Mümin, kendi bedenine duyduğu saygıyı, bir başkasına da göstermek zorundadır. Vücudunu izinsiz ve haksız bakışlara karşı örttüğü gibi, bir başkasının mahremiyetine de hürmet göstermelidir.Hak deyimiyle ahlaklı olmada kadına ne kadar görev düşüyorsa erkeğe de aynı görev düşmektedir.
Bakışıyla;hiç kimseyi rahatsız etmemeli, sınırlarını bilmelidir. Halk arasında yaygın olarak kullanılan “Güzele bakmak sevaptır!” sözünün yüce dinimiz İslam’da karşılığı yoktur. Zira güzel ya da çirkin fark etmeksizin her insanın mahremiyet hakkı vardır. Yüce Rabbimiz, bu hususta müminleri şöyle uyarır.
“Mümin erkeklere söyle, gözlerini haramdan sakınsınlar, ırzlarını korusunlar(Nur24/30)
“Mümin kadınlara da söyle, gözlerini haramdan sakınsınlar, ırzlarını korusunlar. (Yüz ve el gibi) görünen kısımlar müstesna, zînet yerlerini göstermesinler. Başörtülerini yakalarının üzerine kadar salsınlar.”[Nur 24/31]
Burada Ayet-i kerimelerin apaçık beyanıyla, Cenâb-ı Hak, erkek ve kadın bütün müminlerden edeb ve mahremiyet konusunda hassasiyet bekler. Gözlerimizi haramdan çevirmenin ve tesettüre riayet etmenin hepimiz için bir vecibe olduğunu ifade buyurur. Özellikle bayanlar için beden sağlığını da tehdit eden dar giysiler, mahremiyetin korunmasını sağlamadığı için tesettür bilincine uymaz. Tesettür bilinci ise bedeni örtmek kadar, kalbi ve aklı da her türlü kötülüğe, fuhşiyata ve harama karşı kapatmak, örtmek ve korumaktır.
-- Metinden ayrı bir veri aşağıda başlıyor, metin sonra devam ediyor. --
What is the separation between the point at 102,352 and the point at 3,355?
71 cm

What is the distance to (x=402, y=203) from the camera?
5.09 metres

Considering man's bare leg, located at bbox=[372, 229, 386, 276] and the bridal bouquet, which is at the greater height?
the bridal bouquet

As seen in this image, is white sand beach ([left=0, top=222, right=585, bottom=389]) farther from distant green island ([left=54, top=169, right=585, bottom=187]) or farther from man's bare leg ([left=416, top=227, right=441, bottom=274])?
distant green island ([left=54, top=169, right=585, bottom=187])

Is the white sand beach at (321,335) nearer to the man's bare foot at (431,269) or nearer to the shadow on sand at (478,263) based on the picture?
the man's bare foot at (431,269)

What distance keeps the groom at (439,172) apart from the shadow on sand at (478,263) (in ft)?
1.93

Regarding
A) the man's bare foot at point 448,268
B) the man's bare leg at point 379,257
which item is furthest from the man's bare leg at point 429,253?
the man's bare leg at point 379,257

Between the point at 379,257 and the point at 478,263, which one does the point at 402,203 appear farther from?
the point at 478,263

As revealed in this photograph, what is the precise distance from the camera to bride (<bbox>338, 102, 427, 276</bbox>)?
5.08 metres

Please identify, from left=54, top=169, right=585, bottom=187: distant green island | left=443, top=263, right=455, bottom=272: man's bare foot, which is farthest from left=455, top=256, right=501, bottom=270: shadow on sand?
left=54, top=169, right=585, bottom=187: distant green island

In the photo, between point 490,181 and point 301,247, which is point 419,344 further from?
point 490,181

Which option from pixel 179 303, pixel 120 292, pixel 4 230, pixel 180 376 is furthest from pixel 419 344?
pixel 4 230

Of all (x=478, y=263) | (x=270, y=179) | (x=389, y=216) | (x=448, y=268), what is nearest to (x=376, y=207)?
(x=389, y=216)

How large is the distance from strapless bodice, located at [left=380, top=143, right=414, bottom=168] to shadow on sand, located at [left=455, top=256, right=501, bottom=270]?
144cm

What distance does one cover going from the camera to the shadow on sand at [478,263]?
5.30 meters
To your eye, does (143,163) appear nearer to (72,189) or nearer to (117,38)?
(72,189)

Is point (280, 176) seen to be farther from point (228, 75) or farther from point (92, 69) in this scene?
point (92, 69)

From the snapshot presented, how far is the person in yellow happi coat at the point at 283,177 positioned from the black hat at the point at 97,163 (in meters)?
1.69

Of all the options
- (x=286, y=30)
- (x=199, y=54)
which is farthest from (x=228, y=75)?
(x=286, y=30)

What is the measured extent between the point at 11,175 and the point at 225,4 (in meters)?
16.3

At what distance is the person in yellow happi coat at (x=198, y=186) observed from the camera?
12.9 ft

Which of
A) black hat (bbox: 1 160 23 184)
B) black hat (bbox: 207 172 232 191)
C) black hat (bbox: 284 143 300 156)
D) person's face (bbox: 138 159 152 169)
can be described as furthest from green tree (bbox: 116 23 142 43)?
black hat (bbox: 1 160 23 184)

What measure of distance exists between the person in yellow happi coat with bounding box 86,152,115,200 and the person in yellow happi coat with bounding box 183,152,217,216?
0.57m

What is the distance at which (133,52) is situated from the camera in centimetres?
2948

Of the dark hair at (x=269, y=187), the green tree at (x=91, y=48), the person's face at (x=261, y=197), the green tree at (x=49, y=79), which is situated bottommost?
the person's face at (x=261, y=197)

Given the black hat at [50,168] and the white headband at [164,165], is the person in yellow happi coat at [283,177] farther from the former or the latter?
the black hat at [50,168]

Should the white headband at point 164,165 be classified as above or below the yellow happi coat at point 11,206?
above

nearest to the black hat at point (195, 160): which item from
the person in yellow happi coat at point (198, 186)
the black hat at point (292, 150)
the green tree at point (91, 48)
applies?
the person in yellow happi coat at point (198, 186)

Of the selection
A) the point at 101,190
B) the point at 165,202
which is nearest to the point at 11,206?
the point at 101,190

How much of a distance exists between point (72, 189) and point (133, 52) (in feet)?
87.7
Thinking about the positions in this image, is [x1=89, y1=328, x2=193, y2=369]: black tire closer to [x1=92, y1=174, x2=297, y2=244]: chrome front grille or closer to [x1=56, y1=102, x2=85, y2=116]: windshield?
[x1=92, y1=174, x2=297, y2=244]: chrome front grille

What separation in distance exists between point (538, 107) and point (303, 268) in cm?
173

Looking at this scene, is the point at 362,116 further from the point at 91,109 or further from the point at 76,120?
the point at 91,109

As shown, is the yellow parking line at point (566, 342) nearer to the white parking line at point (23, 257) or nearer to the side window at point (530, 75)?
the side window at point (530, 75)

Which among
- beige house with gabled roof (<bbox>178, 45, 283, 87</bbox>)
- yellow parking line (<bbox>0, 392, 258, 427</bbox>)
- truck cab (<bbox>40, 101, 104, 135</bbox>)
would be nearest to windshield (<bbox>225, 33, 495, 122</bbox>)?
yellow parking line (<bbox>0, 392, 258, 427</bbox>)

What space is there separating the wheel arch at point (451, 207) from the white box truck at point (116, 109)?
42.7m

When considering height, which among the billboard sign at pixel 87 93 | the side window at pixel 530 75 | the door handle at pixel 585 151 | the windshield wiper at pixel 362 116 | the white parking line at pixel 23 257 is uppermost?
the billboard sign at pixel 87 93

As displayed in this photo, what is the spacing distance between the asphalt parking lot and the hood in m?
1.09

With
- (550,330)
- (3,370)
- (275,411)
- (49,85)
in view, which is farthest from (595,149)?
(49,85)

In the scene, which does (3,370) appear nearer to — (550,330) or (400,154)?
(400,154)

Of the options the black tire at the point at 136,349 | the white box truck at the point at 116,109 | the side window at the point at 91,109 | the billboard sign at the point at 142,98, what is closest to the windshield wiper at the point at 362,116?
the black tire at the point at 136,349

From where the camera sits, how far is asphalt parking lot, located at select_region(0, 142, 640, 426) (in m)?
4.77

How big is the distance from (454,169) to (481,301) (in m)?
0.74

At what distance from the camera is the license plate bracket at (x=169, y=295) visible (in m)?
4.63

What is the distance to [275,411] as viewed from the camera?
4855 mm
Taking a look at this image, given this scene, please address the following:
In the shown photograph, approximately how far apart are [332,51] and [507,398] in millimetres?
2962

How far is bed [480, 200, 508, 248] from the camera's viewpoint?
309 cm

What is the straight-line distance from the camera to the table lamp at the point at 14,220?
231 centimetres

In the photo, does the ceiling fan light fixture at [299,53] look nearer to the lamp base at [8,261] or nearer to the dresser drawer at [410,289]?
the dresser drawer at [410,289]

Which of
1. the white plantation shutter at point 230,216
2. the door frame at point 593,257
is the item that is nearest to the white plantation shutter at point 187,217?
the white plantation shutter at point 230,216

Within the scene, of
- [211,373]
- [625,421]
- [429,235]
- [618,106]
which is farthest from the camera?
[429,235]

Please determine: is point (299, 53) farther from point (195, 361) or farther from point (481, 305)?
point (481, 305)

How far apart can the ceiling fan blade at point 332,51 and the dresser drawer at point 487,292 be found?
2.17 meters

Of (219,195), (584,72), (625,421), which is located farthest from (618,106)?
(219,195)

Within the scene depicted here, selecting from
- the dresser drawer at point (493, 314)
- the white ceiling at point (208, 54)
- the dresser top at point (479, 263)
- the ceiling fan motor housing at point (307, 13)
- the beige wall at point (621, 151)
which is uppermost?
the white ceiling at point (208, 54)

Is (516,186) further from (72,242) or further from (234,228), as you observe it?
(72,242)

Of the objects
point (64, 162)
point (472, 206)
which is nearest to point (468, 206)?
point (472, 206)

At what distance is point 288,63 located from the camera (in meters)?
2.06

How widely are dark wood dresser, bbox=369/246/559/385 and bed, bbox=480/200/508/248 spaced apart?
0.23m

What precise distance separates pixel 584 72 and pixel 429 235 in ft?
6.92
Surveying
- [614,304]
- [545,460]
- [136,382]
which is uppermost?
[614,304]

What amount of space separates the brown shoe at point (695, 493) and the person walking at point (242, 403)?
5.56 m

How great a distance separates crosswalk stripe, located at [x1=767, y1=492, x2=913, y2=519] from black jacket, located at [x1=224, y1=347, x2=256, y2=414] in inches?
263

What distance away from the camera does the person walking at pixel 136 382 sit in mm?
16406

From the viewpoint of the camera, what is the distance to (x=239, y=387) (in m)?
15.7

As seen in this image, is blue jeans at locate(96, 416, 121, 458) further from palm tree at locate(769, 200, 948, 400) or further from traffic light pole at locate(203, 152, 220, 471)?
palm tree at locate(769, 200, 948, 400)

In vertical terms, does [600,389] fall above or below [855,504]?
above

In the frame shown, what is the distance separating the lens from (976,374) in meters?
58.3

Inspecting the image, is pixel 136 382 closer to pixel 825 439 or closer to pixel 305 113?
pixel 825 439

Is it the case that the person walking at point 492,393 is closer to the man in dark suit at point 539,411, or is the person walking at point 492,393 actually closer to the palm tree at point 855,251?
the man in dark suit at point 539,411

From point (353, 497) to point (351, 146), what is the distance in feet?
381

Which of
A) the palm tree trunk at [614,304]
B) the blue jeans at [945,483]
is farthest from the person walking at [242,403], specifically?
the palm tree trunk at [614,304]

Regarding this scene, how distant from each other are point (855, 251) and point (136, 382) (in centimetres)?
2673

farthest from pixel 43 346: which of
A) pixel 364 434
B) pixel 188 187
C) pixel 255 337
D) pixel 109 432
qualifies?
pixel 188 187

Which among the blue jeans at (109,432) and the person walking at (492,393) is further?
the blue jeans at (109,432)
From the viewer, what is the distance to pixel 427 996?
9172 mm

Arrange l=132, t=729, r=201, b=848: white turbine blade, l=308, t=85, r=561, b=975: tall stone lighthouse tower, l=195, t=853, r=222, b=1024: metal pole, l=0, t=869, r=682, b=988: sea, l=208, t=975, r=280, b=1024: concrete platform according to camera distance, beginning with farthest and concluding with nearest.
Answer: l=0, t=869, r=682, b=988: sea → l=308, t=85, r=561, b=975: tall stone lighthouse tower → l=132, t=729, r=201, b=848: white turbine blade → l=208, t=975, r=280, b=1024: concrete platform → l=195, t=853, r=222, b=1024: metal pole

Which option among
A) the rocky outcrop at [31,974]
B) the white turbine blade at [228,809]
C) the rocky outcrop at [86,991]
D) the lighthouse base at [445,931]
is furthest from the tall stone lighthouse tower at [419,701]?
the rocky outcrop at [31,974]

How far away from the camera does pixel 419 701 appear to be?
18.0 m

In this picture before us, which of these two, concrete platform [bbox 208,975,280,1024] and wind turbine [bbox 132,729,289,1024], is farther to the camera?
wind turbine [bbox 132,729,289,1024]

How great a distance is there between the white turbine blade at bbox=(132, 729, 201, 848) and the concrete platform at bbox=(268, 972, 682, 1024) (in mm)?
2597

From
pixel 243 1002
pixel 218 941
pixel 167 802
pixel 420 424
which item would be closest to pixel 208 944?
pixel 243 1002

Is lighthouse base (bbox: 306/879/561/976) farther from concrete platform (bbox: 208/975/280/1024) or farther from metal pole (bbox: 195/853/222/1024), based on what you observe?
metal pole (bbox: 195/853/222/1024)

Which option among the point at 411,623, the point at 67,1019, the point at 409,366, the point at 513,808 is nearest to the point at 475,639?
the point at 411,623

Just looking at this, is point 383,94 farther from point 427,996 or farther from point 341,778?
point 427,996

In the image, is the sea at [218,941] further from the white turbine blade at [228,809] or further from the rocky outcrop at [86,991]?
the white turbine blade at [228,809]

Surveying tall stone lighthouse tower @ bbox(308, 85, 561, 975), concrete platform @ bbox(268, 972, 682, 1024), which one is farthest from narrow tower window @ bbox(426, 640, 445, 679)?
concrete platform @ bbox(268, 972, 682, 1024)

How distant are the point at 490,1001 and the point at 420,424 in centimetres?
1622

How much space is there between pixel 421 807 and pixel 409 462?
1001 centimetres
İffet, kadına, erkeğe, gence, yaşlıya kısacası her insana yakışan üstün bir meziyettir. Irz ve namus dokunulmazlığı, insanların ortak değeridir. Bu değere riayet etmek kadını ne kadar saygın kılıyorsa, erkeği de o derece saygın kılar. Zira kadınıyla erkeğiyle her insan mükerremdir.
Mahremiyete özen göstermek, takvanın yani Allah’a karşı saygılı ve sorumluluk sahibi bir duruşun gereğidir.
Öyleyse bedenimizi bize lütfeden Rabbimiz ile aramızdaki bağı zayıflatmayalım. O’nun sevdiği ve razı olduğu bir ömür yaşayalım. Bedenimizin kıymetli ve dokunulmaz, ruhumuzun şerefli ve saygın olduğunu bilelim. Ailemize ve bilhassa çocukluk çağından itibaren yavrularımıza mahremiyet bilinciyle özgüven aşılayalım. Erdemli bir toplum olmanın, ahlaki, manevi ve kültürel değerlerimize sahip çıkmaktan geçtiğini unutmayalım.